— START Data —
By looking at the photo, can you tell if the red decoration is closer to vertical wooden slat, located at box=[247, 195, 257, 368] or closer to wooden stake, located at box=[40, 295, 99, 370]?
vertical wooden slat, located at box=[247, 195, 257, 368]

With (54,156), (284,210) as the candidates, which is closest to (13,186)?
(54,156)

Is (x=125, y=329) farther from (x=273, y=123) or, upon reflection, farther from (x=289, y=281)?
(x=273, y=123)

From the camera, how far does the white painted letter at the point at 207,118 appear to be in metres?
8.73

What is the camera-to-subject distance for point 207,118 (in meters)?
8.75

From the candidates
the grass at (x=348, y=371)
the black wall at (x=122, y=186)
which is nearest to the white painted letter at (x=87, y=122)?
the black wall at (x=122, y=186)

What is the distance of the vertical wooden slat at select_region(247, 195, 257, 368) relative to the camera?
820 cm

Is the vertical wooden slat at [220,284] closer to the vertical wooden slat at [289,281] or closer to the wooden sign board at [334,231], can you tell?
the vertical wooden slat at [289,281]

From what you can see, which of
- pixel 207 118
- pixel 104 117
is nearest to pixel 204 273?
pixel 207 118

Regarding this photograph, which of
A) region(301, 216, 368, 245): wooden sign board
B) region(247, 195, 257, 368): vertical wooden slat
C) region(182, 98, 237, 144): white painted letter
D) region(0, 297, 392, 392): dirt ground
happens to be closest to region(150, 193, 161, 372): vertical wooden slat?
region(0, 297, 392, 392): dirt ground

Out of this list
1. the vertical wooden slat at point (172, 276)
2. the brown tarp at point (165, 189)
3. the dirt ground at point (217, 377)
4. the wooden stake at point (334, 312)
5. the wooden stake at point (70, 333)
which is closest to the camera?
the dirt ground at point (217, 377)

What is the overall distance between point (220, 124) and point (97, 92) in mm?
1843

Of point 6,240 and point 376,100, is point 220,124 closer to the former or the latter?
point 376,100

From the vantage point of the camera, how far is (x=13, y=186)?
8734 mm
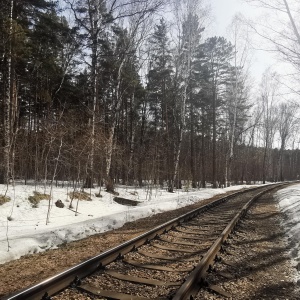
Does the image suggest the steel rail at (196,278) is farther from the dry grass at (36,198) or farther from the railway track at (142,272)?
the dry grass at (36,198)

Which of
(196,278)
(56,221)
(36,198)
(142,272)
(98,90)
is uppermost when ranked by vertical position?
(98,90)

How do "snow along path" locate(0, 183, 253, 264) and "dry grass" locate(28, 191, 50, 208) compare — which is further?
"dry grass" locate(28, 191, 50, 208)

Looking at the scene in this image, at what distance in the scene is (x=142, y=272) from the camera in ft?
15.3

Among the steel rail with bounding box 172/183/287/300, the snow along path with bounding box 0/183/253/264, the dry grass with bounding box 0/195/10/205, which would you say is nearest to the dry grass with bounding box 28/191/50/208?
— END Data —
[Exercise instructions]
Please edit the items from the line with "What is the distance" through the end, writing "metal rail" wherever "steel rail" appears and keeping everything else the same. Leave the pictures out of your answer.

[Correct output]
What is the distance of the vertical wooden slat at select_region(247, 195, 257, 368) relative to the camera?
820 cm

Is the vertical wooden slat at [220,284] closer to the vertical wooden slat at [289,281] or closer to the wooden sign board at [334,231], can you tell?
the vertical wooden slat at [289,281]

From what you can see, which of
- pixel 207 118
- pixel 104 117
is nearest to pixel 204 273?
pixel 207 118

Regarding this photograph, which of
A) region(301, 216, 368, 245): wooden sign board
B) region(247, 195, 257, 368): vertical wooden slat
C) region(182, 98, 237, 144): white painted letter
D) region(0, 297, 392, 392): dirt ground
happens to be closest to region(150, 193, 161, 372): vertical wooden slat?
region(0, 297, 392, 392): dirt ground

Out of this list
1. the vertical wooden slat at point (172, 276)
2. the brown tarp at point (165, 189)
3. the dirt ground at point (217, 377)
4. the wooden stake at point (334, 312)
5. the wooden stake at point (70, 333)
which is closest to the camera?
the dirt ground at point (217, 377)

What is the overall distance between point (220, 124) and point (97, 92) in mm?
1843

Of point 6,240 and point 376,100, is point 220,124 closer to the former or the latter?
point 376,100

From the vantage point of the camera, how far is (x=13, y=186)?
8734 mm
Does the image suggest the metal rail at (196,278) is farther from the dry grass at (36,198) or farther from the railway track at (142,272)?
the dry grass at (36,198)

Which of
(196,278)
(56,221)
(36,198)
(142,272)
(98,90)
is uppermost when ranked by vertical position?
(98,90)

How do "snow along path" locate(0, 183, 253, 264) and "dry grass" locate(28, 191, 50, 208) compare — which is further?
"dry grass" locate(28, 191, 50, 208)

Looking at the scene in this image, at what distance in the scene is (x=142, y=272) from the camera in ft?
15.3

Among the metal rail with bounding box 172/183/287/300, the snow along path with bounding box 0/183/253/264, the dry grass with bounding box 0/195/10/205, which would you say is nearest to the dry grass with bounding box 28/191/50/208?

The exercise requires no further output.